Dairy Crest’s sale of its dairies division to rival processor Muller faces a more in-depth investigation, after a competition ruling.
The Competition and Markets Authority (CMA) has said the £80m deal could cause higher fresh milk prices for retailers and shoppers.
It would leave Muller and co-operative Arla as the only firms big enough to supply the largest UK supermarkets.
See also: Dairy Crest suffers painful profit drop
The CMA has said the merger would face a six-month “phase 2” investigation, unless Muller offered “acceptable undertakings” to address the competition worries.
CMA senior director mergers Sheldon Mills said the deal would remove the rivalry between two big suppliers of fresh milk in some parts of the UK.
“Unless the businesses offer undertakings that resolve the competition concerns, this transaction will face an in-depth investigation to ensure that the merger of two of the largest UK dairy companies will not result in higher prices for national grocery retailers and, ultimately, for consumers, for whom milk is an important everyday purchase,” he said.

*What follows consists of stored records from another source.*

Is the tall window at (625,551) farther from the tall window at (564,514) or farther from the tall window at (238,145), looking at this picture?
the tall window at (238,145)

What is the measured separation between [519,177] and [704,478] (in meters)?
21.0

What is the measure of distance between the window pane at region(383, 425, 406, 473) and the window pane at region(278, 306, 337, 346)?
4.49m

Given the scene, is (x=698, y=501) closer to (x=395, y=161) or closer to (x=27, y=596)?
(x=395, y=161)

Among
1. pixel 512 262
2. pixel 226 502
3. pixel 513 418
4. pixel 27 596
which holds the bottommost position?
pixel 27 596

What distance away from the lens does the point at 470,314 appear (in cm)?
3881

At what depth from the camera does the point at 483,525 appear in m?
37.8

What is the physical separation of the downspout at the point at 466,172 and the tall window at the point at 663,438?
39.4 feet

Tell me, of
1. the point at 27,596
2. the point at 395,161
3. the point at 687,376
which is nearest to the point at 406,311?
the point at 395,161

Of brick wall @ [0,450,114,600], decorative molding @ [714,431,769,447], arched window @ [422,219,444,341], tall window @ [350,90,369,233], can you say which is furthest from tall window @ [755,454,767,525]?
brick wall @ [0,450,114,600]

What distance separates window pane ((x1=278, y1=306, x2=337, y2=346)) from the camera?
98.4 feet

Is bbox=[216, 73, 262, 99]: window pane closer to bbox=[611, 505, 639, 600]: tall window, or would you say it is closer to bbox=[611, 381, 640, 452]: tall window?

In a statement, Muller Wiseman said it had expected the initial CMA decision and looked forward to working with the authorities.

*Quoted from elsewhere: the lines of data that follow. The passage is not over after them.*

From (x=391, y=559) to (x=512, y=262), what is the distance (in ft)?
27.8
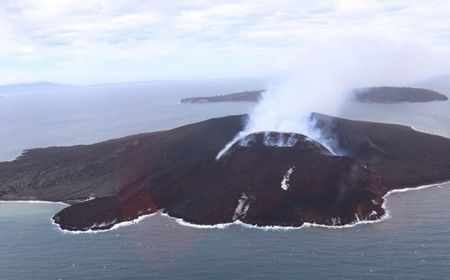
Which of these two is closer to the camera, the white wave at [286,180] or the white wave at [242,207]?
the white wave at [242,207]

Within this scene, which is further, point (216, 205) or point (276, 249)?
point (216, 205)

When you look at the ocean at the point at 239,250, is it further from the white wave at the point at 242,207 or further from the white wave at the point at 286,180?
the white wave at the point at 286,180

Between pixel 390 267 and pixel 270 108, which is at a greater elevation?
pixel 270 108

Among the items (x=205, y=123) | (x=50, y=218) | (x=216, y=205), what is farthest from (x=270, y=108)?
(x=50, y=218)

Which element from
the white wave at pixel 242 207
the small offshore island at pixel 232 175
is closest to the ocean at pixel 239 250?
the white wave at pixel 242 207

Muller Group CEO Ronald Kers said the rationale for the transaction was perhaps even stronger, given the growing challenges in the fresh milk industry.
“We remain convinced of the need to increase our competitiveness, ensuring that customers continue to receive a quality product at a low price, while continuing to pay farmers fairly,” he said.

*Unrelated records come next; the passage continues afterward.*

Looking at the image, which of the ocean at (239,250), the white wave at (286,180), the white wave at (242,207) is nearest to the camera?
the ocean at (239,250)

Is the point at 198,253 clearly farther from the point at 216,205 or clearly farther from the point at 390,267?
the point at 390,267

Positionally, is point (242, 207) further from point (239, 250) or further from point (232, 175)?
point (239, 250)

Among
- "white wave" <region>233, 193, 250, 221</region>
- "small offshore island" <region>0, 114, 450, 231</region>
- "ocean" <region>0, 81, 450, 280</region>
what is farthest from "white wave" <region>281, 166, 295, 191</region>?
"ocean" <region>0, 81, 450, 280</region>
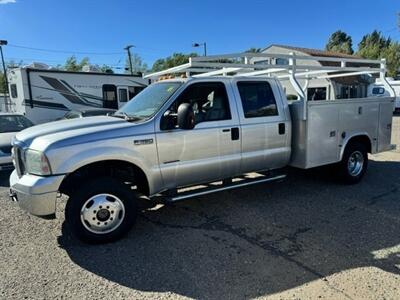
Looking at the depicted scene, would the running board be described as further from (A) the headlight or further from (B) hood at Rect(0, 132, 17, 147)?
(B) hood at Rect(0, 132, 17, 147)

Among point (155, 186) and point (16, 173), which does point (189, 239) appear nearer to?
point (155, 186)

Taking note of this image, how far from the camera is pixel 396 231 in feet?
14.4

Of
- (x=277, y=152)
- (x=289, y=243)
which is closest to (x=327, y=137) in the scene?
(x=277, y=152)

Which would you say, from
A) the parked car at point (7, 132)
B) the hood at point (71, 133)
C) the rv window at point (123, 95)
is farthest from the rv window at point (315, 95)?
the rv window at point (123, 95)

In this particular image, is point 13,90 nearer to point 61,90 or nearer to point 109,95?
point 61,90

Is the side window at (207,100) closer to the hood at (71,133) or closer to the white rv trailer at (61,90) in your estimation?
the hood at (71,133)

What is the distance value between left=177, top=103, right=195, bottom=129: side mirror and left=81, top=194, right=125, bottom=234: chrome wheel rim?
4.10ft

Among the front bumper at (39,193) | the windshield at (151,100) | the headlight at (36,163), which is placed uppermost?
the windshield at (151,100)

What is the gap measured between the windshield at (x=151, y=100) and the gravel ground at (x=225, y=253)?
157 centimetres

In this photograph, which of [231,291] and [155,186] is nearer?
[231,291]

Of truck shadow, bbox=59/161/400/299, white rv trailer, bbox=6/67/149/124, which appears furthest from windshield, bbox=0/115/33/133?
truck shadow, bbox=59/161/400/299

“We can achieve this by bringing Muller Wiseman Dairies and Dairy Crest’s dairy operation together, leading to better efficiencies.”
Dairy Crest’s dairies division has been dogged by low margins in the highly competitive liquid milk market.
In the year to 31 March, the department’s sales dropped 6.7% to £881.6m and profits were down 90% at £1.8m.
City analysts have approved of Muller’s buyout, which would leave Dairy Crest as a smaller, more profitable, brand-focused business.
The deal, which was proposed in November, would see 700 Dairy Crest supplies switch over to the new firm.
Farmers have been promised their current contracts would be safe after the merger.
Dairy Crest CEO Mark Allen said he remained confident of receiving approval at the end of phase two.
“We remain convinced that this is a great deal for customers and farmers which will help create a more sustainable UK dairy sector at a time when it faces significant challenges,” he said.